I seem to recall the short mentioned by the OP as well, but I’m wondering if I’m confusing the cartoon with a short story I read several years ago in Isaac Asimov’s Magazine of Science Fiction where an accident leaves an astronaut paralyzed from the neck down on some alien world, and survives because he is found and taken care of by tiny primitive but intelligent aliens. They live a lot faster than humans, and by the time he dies they have built an advanced civilization with his help, and they build a (relatively) giant tower made from his bones as a tribute to him.

Badtz Maru: Aye, you recall that right. The tribe, that the protagonist hooks up with after escaping the giant aliens, bag some kind of flying critter with grappling hooks, and suchlike.

Looked more like a mutant bat, IIRC. At the end of the bit, they spike a hole in the thing’s forehead, and drink from/bathe in the fountain of blood that spurts out.

Bizarre little flick. Another poster (and I apologize for not remembering who) described it as (something like) Science Fiction made by people who don’t know what SF is. Apt enough.

Alla this makes me wish I could track down the one mentioned in the OP, now. I’m all curious-like.

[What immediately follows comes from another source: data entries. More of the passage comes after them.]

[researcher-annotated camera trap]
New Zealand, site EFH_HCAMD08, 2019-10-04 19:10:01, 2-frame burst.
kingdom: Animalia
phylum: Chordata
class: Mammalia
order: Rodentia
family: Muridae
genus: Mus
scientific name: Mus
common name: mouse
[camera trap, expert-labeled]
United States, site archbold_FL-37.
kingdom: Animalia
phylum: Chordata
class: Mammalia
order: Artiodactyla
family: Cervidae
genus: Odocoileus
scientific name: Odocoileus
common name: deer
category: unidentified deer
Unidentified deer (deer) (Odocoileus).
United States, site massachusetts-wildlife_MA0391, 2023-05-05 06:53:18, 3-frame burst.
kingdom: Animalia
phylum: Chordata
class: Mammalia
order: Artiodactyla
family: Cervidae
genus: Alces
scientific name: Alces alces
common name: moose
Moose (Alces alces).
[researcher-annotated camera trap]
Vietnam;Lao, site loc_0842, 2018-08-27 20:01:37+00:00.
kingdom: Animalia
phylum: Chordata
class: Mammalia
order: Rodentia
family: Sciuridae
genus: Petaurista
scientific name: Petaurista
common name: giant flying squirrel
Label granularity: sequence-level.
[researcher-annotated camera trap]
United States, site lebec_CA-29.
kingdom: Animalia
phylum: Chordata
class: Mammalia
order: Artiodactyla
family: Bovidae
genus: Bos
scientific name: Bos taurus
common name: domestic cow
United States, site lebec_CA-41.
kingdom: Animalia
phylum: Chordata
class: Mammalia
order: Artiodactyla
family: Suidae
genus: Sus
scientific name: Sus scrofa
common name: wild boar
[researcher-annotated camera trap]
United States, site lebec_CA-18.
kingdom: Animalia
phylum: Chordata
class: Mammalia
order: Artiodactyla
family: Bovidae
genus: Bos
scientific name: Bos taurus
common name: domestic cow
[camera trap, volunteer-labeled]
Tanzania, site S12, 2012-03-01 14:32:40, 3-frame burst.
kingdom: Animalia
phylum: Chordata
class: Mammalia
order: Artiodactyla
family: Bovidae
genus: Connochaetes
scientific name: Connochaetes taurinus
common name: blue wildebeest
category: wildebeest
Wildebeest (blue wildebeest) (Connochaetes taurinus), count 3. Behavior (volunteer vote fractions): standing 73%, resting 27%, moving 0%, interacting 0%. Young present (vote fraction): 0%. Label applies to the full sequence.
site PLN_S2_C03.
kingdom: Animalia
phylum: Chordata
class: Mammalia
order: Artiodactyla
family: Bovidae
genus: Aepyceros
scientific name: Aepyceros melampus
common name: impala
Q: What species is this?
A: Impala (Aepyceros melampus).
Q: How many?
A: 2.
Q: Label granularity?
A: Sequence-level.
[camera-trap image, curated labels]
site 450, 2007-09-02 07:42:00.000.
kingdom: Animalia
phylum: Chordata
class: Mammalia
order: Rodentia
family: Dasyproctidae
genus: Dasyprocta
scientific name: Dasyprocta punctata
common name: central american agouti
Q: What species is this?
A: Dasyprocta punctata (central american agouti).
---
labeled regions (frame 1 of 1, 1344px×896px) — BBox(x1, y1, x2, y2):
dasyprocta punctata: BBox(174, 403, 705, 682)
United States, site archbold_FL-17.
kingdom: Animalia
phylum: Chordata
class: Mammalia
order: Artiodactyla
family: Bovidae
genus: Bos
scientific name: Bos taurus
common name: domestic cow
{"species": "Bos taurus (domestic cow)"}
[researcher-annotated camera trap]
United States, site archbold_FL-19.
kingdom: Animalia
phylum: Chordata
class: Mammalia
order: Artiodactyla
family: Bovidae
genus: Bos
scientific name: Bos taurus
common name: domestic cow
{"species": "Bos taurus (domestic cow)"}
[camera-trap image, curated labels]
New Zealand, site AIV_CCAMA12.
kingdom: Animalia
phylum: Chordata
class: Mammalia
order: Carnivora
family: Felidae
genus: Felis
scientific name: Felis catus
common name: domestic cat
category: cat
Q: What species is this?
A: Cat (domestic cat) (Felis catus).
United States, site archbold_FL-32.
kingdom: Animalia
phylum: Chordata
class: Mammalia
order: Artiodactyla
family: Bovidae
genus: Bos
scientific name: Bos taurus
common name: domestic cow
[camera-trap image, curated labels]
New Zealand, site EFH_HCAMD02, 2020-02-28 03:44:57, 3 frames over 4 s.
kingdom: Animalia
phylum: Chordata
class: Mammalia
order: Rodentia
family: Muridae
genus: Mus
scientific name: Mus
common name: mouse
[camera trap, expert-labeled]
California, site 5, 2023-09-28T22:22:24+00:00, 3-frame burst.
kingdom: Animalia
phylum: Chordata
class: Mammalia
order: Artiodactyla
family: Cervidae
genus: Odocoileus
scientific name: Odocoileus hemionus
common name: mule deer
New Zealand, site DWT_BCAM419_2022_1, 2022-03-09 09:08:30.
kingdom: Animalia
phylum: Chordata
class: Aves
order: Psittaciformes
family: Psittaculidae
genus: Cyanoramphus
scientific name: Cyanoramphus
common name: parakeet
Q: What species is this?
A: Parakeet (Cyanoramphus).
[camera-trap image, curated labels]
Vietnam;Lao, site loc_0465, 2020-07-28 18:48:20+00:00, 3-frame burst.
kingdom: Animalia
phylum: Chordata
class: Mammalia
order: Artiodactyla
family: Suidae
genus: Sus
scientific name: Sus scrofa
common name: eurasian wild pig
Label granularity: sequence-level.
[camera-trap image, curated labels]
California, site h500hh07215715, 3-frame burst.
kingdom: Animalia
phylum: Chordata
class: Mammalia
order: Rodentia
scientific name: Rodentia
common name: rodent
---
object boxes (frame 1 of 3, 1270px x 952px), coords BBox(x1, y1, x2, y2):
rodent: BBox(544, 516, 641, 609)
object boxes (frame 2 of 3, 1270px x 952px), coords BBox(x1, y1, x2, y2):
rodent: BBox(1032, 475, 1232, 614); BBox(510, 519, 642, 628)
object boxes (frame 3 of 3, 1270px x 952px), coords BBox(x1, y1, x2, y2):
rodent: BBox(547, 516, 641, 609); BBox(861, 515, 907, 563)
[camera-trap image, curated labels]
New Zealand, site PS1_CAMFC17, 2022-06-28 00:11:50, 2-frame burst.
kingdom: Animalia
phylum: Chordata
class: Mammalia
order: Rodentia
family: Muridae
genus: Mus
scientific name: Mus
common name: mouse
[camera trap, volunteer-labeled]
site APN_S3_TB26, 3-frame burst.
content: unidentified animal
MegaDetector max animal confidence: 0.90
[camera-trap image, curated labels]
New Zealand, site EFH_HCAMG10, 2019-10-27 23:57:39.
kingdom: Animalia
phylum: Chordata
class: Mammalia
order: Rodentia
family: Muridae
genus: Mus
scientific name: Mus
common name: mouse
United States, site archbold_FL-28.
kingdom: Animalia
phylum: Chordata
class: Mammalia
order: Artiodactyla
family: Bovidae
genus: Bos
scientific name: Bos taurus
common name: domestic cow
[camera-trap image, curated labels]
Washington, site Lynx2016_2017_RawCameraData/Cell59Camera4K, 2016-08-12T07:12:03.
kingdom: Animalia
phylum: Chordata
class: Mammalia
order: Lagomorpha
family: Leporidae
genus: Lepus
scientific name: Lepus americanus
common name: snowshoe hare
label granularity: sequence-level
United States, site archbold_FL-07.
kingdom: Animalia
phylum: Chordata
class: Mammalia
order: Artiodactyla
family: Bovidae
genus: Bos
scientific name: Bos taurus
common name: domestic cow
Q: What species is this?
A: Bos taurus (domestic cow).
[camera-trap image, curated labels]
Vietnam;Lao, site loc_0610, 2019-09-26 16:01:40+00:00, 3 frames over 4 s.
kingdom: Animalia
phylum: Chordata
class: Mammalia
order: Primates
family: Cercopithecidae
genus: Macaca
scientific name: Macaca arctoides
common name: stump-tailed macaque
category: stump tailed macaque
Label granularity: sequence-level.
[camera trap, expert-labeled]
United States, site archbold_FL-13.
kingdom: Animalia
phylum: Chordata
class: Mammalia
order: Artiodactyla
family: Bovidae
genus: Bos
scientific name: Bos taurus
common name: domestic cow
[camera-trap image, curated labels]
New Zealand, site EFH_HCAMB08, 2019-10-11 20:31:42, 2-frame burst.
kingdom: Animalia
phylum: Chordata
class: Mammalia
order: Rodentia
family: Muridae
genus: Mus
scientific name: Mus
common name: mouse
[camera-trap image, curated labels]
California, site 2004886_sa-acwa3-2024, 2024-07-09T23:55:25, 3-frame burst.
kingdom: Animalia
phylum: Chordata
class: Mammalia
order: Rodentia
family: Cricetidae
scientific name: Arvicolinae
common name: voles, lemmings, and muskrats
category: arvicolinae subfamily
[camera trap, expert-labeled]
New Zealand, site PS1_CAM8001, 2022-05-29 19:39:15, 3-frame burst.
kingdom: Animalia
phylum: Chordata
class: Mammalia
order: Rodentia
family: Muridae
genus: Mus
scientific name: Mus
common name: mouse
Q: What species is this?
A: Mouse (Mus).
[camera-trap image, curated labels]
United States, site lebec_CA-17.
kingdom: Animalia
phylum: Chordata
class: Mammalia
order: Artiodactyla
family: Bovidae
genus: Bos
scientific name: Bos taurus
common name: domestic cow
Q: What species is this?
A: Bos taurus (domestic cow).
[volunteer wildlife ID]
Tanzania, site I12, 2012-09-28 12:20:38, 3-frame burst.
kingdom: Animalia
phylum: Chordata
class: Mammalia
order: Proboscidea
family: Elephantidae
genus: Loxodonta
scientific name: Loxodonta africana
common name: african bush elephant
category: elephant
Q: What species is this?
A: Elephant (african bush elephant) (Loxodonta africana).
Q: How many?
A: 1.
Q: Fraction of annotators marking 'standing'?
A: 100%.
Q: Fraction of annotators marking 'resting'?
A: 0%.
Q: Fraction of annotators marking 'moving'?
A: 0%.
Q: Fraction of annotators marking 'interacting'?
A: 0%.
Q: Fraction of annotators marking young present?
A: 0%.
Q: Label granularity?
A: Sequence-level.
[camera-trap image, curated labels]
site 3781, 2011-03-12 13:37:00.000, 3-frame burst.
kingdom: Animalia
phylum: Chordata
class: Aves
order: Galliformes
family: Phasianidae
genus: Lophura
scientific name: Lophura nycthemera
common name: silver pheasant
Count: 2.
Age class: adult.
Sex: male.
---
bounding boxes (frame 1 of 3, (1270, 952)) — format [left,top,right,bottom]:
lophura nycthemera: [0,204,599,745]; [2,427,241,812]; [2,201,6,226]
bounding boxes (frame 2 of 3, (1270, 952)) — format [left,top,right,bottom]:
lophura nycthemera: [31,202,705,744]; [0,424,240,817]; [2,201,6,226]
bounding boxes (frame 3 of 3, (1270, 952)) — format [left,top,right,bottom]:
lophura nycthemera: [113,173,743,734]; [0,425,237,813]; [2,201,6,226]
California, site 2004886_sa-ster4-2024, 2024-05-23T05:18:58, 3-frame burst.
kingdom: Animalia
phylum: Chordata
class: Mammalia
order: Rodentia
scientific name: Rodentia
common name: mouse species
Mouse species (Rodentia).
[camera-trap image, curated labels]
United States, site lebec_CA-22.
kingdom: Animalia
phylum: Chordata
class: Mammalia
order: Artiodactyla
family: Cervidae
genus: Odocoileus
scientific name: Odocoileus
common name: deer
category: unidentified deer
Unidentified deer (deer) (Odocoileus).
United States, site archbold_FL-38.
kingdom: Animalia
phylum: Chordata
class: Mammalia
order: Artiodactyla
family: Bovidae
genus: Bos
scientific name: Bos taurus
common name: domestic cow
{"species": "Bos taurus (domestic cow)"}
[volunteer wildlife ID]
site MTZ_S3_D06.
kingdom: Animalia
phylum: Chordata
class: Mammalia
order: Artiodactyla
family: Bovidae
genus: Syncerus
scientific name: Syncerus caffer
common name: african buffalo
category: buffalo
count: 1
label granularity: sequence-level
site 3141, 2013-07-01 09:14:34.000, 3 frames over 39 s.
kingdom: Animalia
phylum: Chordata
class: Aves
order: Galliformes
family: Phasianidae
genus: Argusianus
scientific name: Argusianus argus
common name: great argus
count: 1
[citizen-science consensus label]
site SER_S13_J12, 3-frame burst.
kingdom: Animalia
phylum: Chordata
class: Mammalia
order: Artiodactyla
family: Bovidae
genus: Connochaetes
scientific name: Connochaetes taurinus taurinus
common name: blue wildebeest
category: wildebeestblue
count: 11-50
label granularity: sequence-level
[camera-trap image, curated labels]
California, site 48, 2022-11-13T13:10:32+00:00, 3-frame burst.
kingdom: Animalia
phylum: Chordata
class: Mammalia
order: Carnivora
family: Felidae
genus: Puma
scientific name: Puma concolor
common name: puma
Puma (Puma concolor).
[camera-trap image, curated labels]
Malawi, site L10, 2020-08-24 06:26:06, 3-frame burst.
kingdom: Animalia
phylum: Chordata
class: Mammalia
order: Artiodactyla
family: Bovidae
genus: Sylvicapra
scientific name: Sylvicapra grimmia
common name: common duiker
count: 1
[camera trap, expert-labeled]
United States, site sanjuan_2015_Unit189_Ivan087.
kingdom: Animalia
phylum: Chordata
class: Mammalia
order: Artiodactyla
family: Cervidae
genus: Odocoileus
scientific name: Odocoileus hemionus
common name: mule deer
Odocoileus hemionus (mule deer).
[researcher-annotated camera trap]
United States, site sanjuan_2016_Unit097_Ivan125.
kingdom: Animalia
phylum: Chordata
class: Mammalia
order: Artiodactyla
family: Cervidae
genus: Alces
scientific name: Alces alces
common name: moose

Yo! I was looking up this movie and came across your post. 15 years later, here is some info on that movie: The animator is Ante Zaninovic and the film is titled HOMO AUGENS. Here’s the link to a news article: The Dispatch - Google News Archive Search

You can use this link to see if a copy is available nearby. Turns out, the local University has one in their library. Wish I had time to see this, but I don’t see that happening anytime soon.

I live in Las Vegas, and that database says the one in South Carolina is the closest one to me, too. I’m going to hazard a guess that it’s the only publicly available copy in the U.S., and probably on 16mm film. I wonder if the library still has a working 16mm projector.

Too bad it’s not available online or on DVD. The OP’s description sounds fascinating. Although a spoiler alert would have been nice. :smiley:

For anyone that’s wondering, that story was Gift Of A Useless Man by Alan Dean Foster.

One detail is incorrect, the tower was a grave marker, it stood over his remains. it wasn’t made of them.

http://en.wikipedia.org/wiki/Gift_of_a_Useless_Man

Pffft! Lightweight!

To those of you still searching for a copy of Homo Augens, here is the contact information (email preferred) for the original Croatian production company, Zagreb Film:

Julia Martinović

Ustanova Zagreb film
Zagreb, Vlaška 70
tel: +385 1 4613 689
fax: +385 1 4557 068
julia.martinovic@zagrebfilm.hr

Julia was quite helpful. A bit pricey at $18.00, including shipping, PLUS a wire transfer cost of around $45.00. Well worth it for me, though, to relive this impression-making film I’d only seen once on PBS in '76.

Thanks to all of you from this thread as it was instrumental in my tracking this down.